• **PROBLEM TO SOLVE**:
Rewrite each of the rows below, changing "nearest" to "closest" and keeping everything else the same. Omit the pictures.

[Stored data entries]
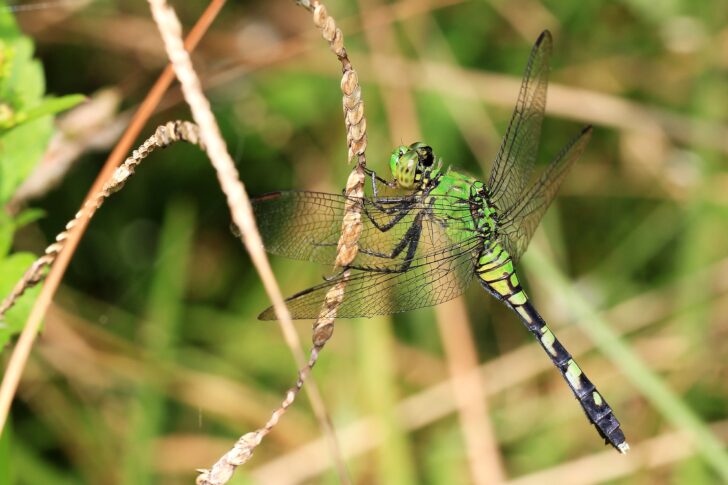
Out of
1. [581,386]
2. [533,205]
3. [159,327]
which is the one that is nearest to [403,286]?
[533,205]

• **RESPONSE BELOW**:
Out of
1. [581,386]
2. [533,205]
3. [159,327]
which is the one that is closest to [403,286]?
[533,205]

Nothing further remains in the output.